- Born: c. 1312 Norfolk, England
- Died: 7 July 1349 (aged c. 36-37) Yorkshire, England
- Spouse: John de Mowbray, 3rd Baron Mowbray (m. 1326/27; her death 1349)
- Issue: John de Mowbray, 4th Baron Mowbray
- House: Lancaster
- Father: Henry, 3rd Earl of Lancaster
- Mother: Maud Chaworth

= Joan of Lancaster =

Joan of Lancaster (c. 1312 - 7 July 1349) sometimes called Joan Plantagenet after her dynasty's name, was the third daughter of Henry, 3rd Earl of Lancaster and Maud Chaworth.

==Royal family ties==
Joan of Lancaster was born c. 1312 at Grosmont Castle in Monmouthshire. Her father was the son of Edmund Crouchback, 1st Earl of Lancaster and Blanche of Artois, Queen Dowager of Navarre, a granddaughter of Louis VIII of France and Blanche of Castile. Her paternal great-grandparents were Henry III of England and Eleanor of Provence. Joan was thus doubly descended from Henry II and Eleanor of Aquitaine.

Joan's mother was a half-sister of Edward II's favorite, Hugh le Despenser the Younger, through the remarriage of Maud's mother, Isabella de Beauchamp, to Hugh le Despenser, 1st Earl of Winchester. Joan had one brother, Henry of Grosmont, 1st Duke of Lancaster, and five sisters, Blanche, Baroness Wake of Liddell, Isabel, Abbess of Amesbury, Maud, Countess of Ulster, Eleanor, Countess of Arundel and Warenne, and Mary, Baroness Percy.

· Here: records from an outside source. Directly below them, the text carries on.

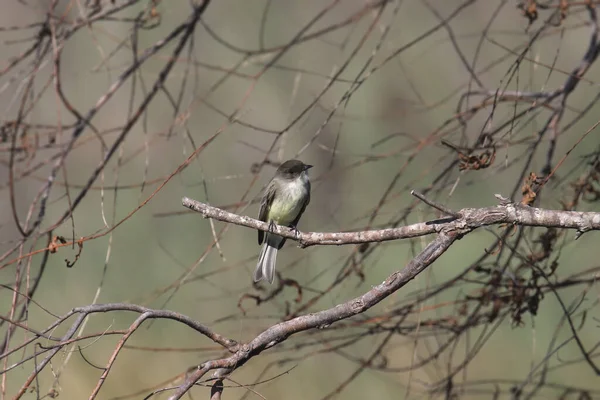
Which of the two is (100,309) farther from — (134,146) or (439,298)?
(134,146)

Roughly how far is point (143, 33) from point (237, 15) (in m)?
0.97

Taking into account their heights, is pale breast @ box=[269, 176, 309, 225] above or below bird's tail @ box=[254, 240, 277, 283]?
above

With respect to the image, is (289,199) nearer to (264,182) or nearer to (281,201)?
(281,201)

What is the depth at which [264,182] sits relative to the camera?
595 centimetres

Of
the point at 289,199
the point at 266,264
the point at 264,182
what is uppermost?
the point at 264,182

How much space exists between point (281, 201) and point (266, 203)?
106 millimetres

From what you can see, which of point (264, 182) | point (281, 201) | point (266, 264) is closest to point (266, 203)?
point (281, 201)

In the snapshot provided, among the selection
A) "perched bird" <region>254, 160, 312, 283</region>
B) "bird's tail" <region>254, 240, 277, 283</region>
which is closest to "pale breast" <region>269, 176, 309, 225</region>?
"perched bird" <region>254, 160, 312, 283</region>

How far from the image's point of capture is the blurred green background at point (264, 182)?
4.87m

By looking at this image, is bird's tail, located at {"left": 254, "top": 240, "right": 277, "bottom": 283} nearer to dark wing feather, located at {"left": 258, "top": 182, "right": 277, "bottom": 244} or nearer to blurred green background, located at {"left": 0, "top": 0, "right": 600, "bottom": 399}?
dark wing feather, located at {"left": 258, "top": 182, "right": 277, "bottom": 244}

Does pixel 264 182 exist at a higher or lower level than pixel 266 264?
higher

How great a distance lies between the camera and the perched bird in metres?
4.50

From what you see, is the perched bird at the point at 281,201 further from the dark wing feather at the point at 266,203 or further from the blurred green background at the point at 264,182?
the blurred green background at the point at 264,182

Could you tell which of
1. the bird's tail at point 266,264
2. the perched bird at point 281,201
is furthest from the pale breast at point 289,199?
the bird's tail at point 266,264
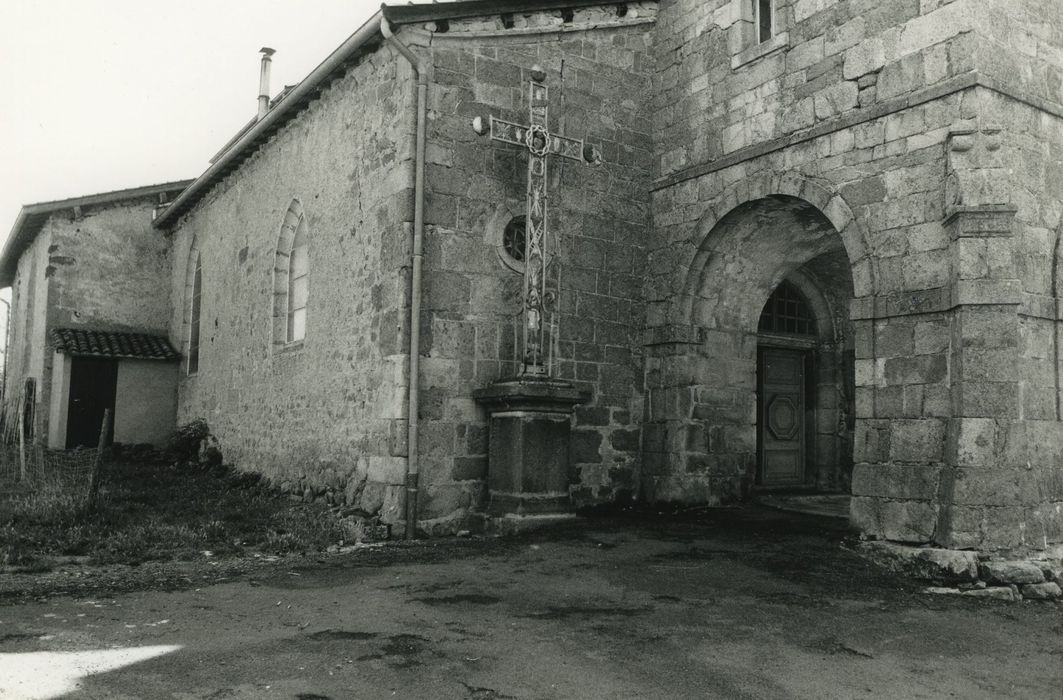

Joan's niece, Elizabeth de Burgh, Countess of Ulster, married Lionel of Antwerp, Duke of Clarence, the second surviving son of Edward III and Philippa of Hainault, a marriage that would create a line of descent to strengthen the Yorkist claim to the throne in the Wars of the Roses. Another niece, Blanche of Lancaster, married the third surviving son of Edward III, John of Gaunt, and became the mother of the first Lancastrian king of England, Henry IV.

==Marriage and children==
Joan married John de Mowbray, 3rd Baron Mowbray on 28th of February 1327. They had three children:

- Blanche de Mowbray (died 1409), who was married five times - first, to John de Segrave; second, to Robert Bertram; third, to Thomas Poynings; fourth, to Sir John Worth; and fifth, to Sir John Wiltshire.
- Eleanor de Mowbray (d. 29 June 1387), who was married twice - first, to Roger la Warr, 3rd Baron De La Warr (1326-1370) as his third wife, before 23 July 1358; and second, to Sir Lewis de Clifford.
- John de Mowbray, 4th Baron Mowbray (25 June 1340 – 1368), married Elizabeth de Segrave

Joan died in Yorkshire, England of the plague. She was interred at Byland Abbey in North Yorkshire.